[START OF Excerpted text]

Soon, however, this hollow show of respect was thrown aside, and dropping the mask, with a high sharp voice the duke ordered forth the king's horses; and then 'two little nagges, not worth forty franks, were brought out; the king was set on the one, and the Earl of Salisbury on the other; and thus the duke brought the king from Flint to Chester, where he was delivered to the sons of the Duke of Gloucester and of the Earl of Arundel, whose fathers he had recently put to death. They conducted him straight to the prison, and in this dolorous castelle,' as it is termed by Hall, was deposed the weak and unfortunate monarch, Richard II.'

It would appear, as in the case so pathetically alluded to in King Lear, that even the ingratitude of the brute creation added a sting to the broken spirit of the crownless monarch. Such an incident could not escape the artist, studious of historical character in the old picturesque times; and Richard's favourite dog here appears as if struck with the change in his master's demeanour, and, sensible of his fallen fortunes, eager to fawn upon his rival.

After an interview like the foregoing, the speedy fate of

Richard, the invariable fortune of a captive and dethroned
prince, calls for no comment. In its most trying circumstances,
-such as the heartless parade of his victim through the country
in his progress to the capital,-how well does the exquisite descrip-
tion of our immortal dramatist exhibit the startling scene, and all
the traces of Bolingbroke's character! With what peculiar felicity
he holds to view the noble moral-a fearful lesson to princes!
"Then, as I said, the duke, great Bolingbroke,
Mounted upon a hot and fiery steed,
Which his aspiring rider seem'd to know,―
With slow, but stately pace, kept on his course,

While all tongues cried-God save thee, Bolingbroke!
You would have thought the very windows spake,

So many greedy looks of young and old
Through casements darted their desiring eyes
Upon his visage; and that all the walls,
With painted imag'ry, had said at once-
Jesu preserve thee! welcome, Bolingbroke!
Whilst he, from one side to the other turning,
Bare-headed, lower than his proud steed's neck,
Bespake them thus-I thank you, countrymen :
And this still doing, thus he pass'd along.

[END OF Excerpted text]

Requirements:
1. Rewrite the passage on Richard II, everything from "So many greedy" down to "he pass'd along.", replacing "casements" with "lattices".
2. In the passage on Richard II, where did the duke bring the king after leaving Flint?

[START OF Data excerpt]

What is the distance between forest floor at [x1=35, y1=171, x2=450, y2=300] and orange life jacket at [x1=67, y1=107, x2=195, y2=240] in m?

[END OF Data excerpt]

Answers in order:
1.
So many greedy looks of young and old
Through lattices darted their desiring eyes
Upon his visage; and that all the walls,
With painted imag'ry, had said at once-
Jesu preserve thee! welcome, Bolingbroke!
Whilst he, from one side to the other turning,
Bare-headed, lower than his proud steed's neck,
Bespake them thus-I thank you, countrymen :
And this still doing, thus he pass'd along.

2. To Chester.